Background: In a state of chronic arginine vasopressin (AVP) excess, the action of antidiuresis has been attenuated, resulting in some water diuresis. This state has been termed an "AVP escape" phenomenon. The present study was designed to determine what mechanisms underlie this attenuation in renal concentrating ability, which is found in chronic AVP excess, both in the presence and absence of volume expansion.

Methods: Two groups of experimental rats were established. One group received solid chow with water ad libitum. The second group received chow, which was offered as a liquid diet. Both groups received subcutaneous administration of 1-deamino-8-D-arginine vasopressin (dDAVP) at 5 ng/h for the entire observation period of one week. Over the course of the observation period, tissue levels of aquaporin-2 (AQP-2) mRNA and protein were measured. Levels of AVP V2 receptor were monitored, both by measuring mRNA levels and by ligand-binding studies using [3H]AVP. Tissue levels of cAMP also were determined.

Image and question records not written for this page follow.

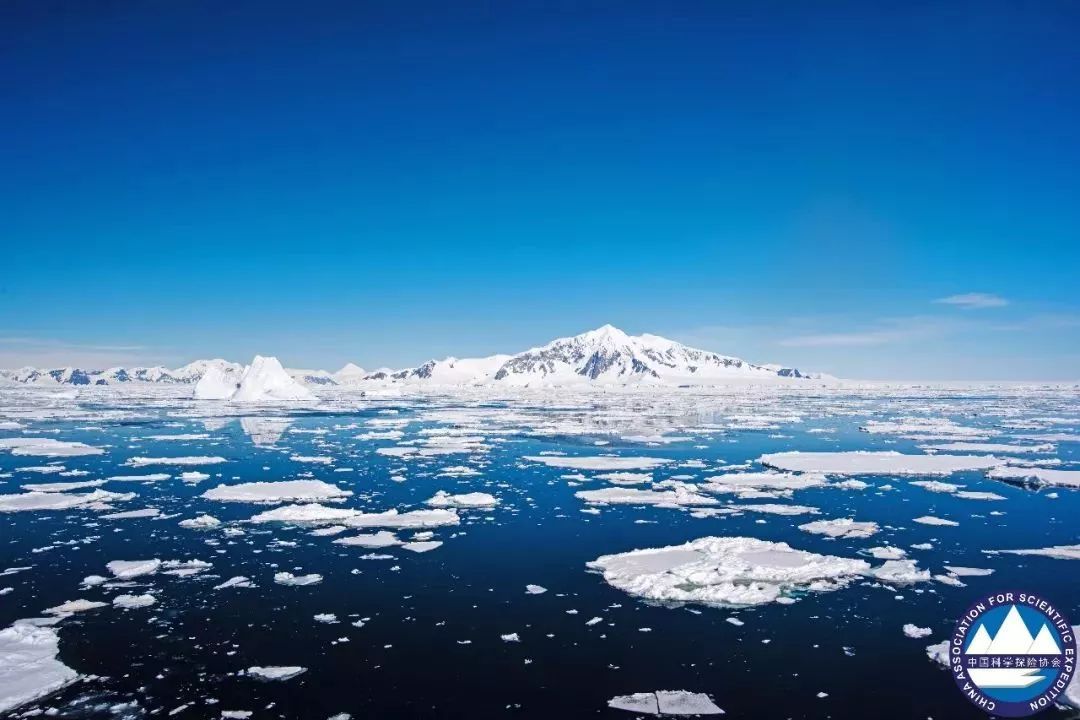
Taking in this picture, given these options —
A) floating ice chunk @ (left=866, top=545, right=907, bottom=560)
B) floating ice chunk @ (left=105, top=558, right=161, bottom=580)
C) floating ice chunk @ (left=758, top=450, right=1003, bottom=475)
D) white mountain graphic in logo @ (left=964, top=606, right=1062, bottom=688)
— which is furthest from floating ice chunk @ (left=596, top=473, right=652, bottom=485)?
floating ice chunk @ (left=105, top=558, right=161, bottom=580)

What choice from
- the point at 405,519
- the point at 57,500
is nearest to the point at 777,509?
the point at 405,519

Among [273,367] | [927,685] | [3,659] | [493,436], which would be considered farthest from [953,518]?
[273,367]

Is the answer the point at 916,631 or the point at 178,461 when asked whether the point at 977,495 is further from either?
the point at 178,461

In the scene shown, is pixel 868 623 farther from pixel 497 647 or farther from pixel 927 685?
pixel 497 647

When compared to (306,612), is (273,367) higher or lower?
higher

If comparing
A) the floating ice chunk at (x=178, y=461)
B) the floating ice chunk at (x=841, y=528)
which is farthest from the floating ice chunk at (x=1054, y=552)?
the floating ice chunk at (x=178, y=461)

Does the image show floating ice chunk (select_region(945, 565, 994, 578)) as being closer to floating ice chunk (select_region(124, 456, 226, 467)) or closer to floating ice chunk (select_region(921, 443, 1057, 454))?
floating ice chunk (select_region(921, 443, 1057, 454))
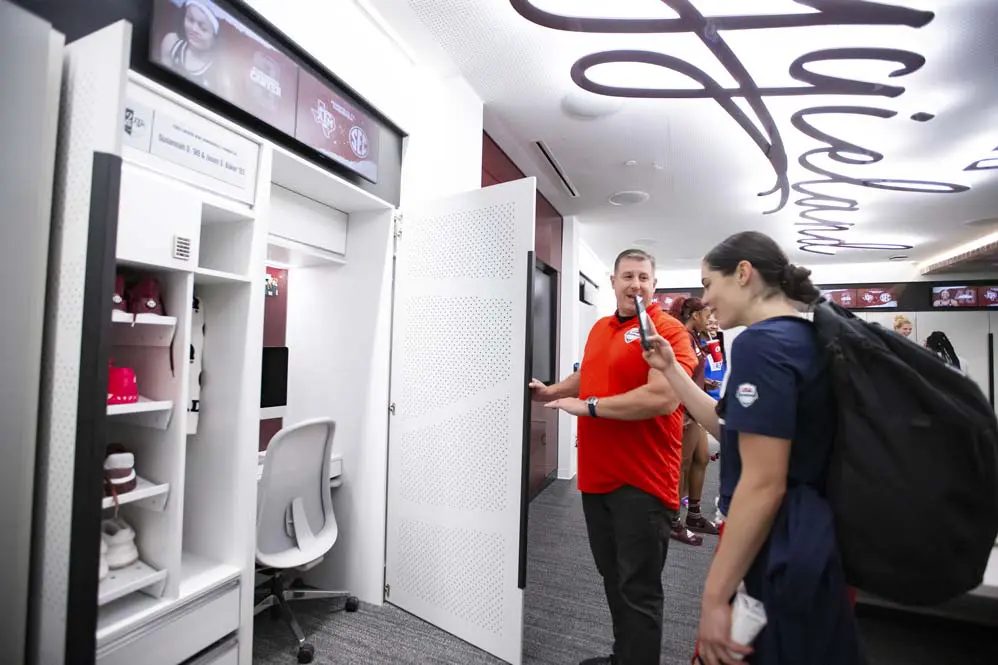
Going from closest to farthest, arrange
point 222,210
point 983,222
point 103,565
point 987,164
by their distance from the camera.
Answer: point 103,565
point 222,210
point 987,164
point 983,222

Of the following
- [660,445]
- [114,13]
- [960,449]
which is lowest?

Results: Experimental rats with the syndrome of inappropriate secretion of antidiuretic hormone (SIADH) had severe hyponatremia below 120 mmol/L, and impaired urinary concentrating ability, during the seven-day observation period. In contrast, the dDAVP-excess rats, given solid chow, maintained maximally concentrated urine and normal levels of serum sodium. The down-regulation of AVP V2 receptor function was comparable in the two groups. The maximal binding capacity (Bmax) fell to the nadir on day 2 and was thereafter suppressed at approximately 60% of control rats during the experiment. Up-regulation of AQP-2 mRNA expression was found, but this up-regulation was significantly less in the SIADH rats compared with the dDAVP-excess rats (153.5 +/- 29.8% vs. 323.7 +/- 23.8% on day 7, P < 0.05). This differential response between these two groups was affirmed by measured differences in AQP-2 protein levels, both in tissue and in urinary excretion.

Conclusions: These results indicate that the attenuated regulation of the AQP-2 gene leads to the decrease in urinary concentrating ability in the experimental SIADH rats, suffering from hypervolemic state, compared with the normonatremic rats receiving AVP. Either hypervolemia or hypotonicity may diminish the post-receptor signaling of AVP in renal collecting duct cells, under the chronic AVP excess state found in SIADH.